Columns From: 11/1/2004 Modern Machine Shop,

Most versions of parametric programming provide some kind of timer that gives you the ability to time events in a CNC program. With Fanuc’s version of parametric programming (custom macro B), two timers—a millisecond timer and an hour timer—are available for this purpose.

System variable #3001 is the millisecond timer; system variable #3002 is the hour timer. It is important to know that these timers are always running. To time an event, you must set the timer to zero. From that instant, the accumulated time will be the time from when you last reset the timer to the present moment. To reset the millisecond timer, give the command #3001 = 0. To reset the hour timer, give the command #3002 = 0.

There is a rather severe limitation to the millisecond timer. It overflows (stops timing) at about 65 seconds, so the individual events being timed cannot be much more than a minute long.

When timing any event, you will need a place to store total accumulated time. Either a common variable (in the #100 series) or a permanent common variable (in the #500 series) can be used. If time must be accumulated from day to day (with the power being turned off during the accumulating of time), you must, of course, use a permanent common variable.

To time an event, you must first initialize the total accumulated time variable to zero when you want to start accumulating time, possibly at the beginning of the program. We’ll use permanent common variable #500 for our examples. Just prior to each event being timed, reset the appropriate timer (#3001 or #3002) to zero. After the event occurs, step the total accumulated time variable (#500 in our case) by the current value of the timer. At the completion of the program, #500 will be the total accumulated time for the event.

This may seem a little confusing, so let’s look an example. Say you want to track the amount of rapid motion time in a program. We’ll use #500 to accumulate time, so once the program is completed, #500 will show the amount of rapid time in the program (you can view this permanent common variable on the display screen on the offset or setting page of most Fanuc controls).

At the very beginning of the program, give the command:
#500 = 0

This initializes the accumulated time to zero. For each rapid motion command in the program, add the timing commands:

#3001 = 0 (Set milliseconds timer to zero)
G00 Xxx.xxxx Yxx.xxxx (Rapid motion command)
#500 = #500 + #3001 (Step accumulated time by the rapid motion time)

If you include the timing commands around every rapid motion (G00) command in the program, then when the program ends, the value of #500 will be equal to the amount of rapid motion time. For this particular application to work, you must, of course, ensure that the rapid override switch is set to 100 percent.

You can see that timing an event could require quite a few cumbersome commands in your program.

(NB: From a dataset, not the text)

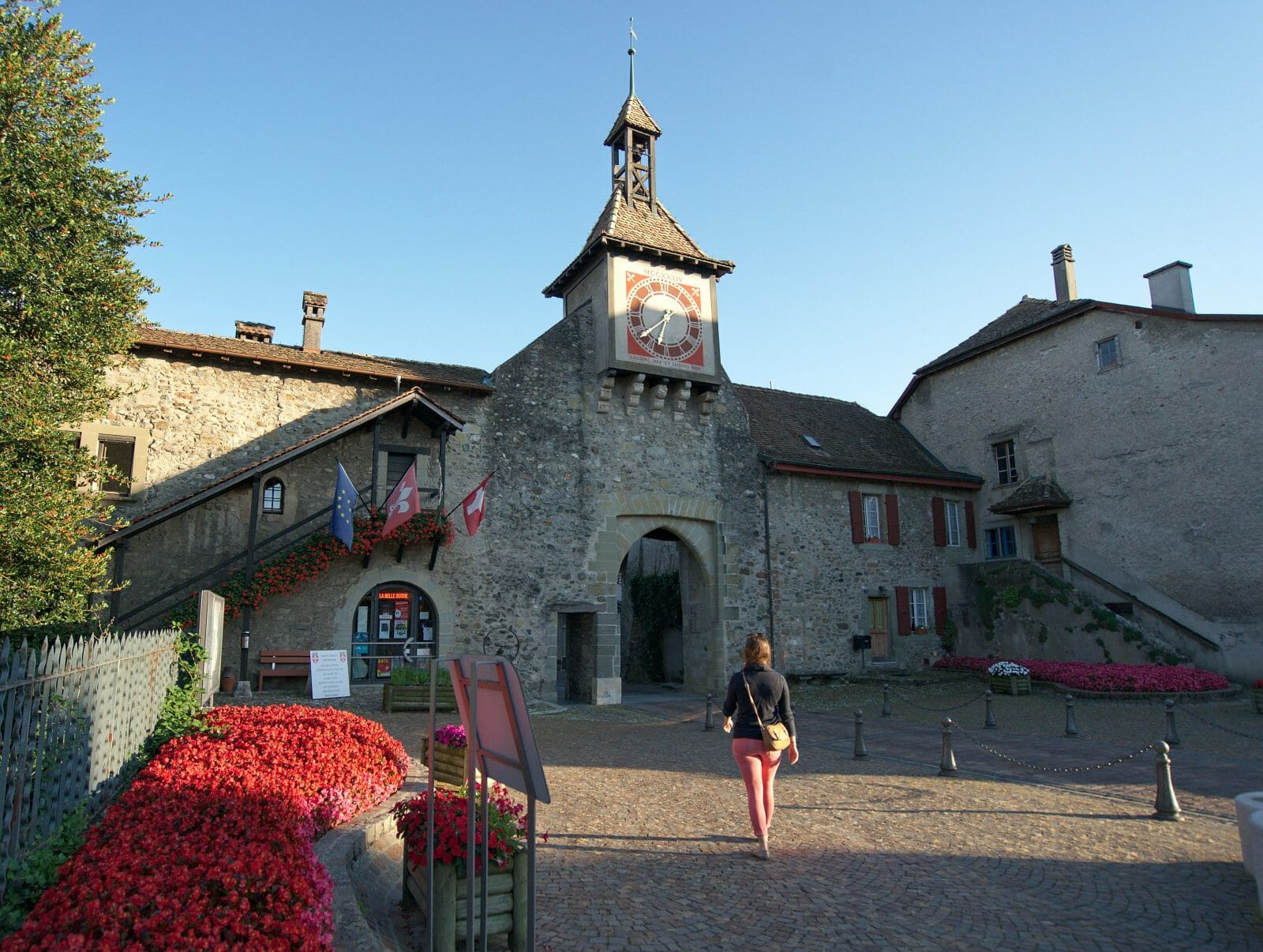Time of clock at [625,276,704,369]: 6:38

To simplify things, look for ways to minimize (or eliminate) the need to include the timing commands every time the event occurs. It might be possible, for example, to create a user defined G or M code that activates a custom macro that does the timing. For example, if you’re trying to time total tool changing time on a vertical machining center, and if M06 is the M code used to make a tool change, then you can create a user defined M-code program that will be run every time M06 is executed. Consider this program:

O9001 (Program that is executed when M06 is read)
#3001 = 0 (Set millisecond timer to zero)
G91 G28 Z0 M19 (Move to tool change position)
M06 (Perform tool change)
#500 = #500 + #3001 (Accumulate time in #500)
M99 (End of custom macro)

You must still, of course, include the command #500 = 0 at the very beginning of the program to initialize the accumulated time variable to zero. But notice that all other timing commands are included in the user-defined M-code custom macro. They need only be written one time, regardless of how many tool changes there are in the program.

Creating a user defined M- or G-code requires a parameter to be changed. Reference the custom macro section of your control manual to find the parameters related to user defined G- and M-codes.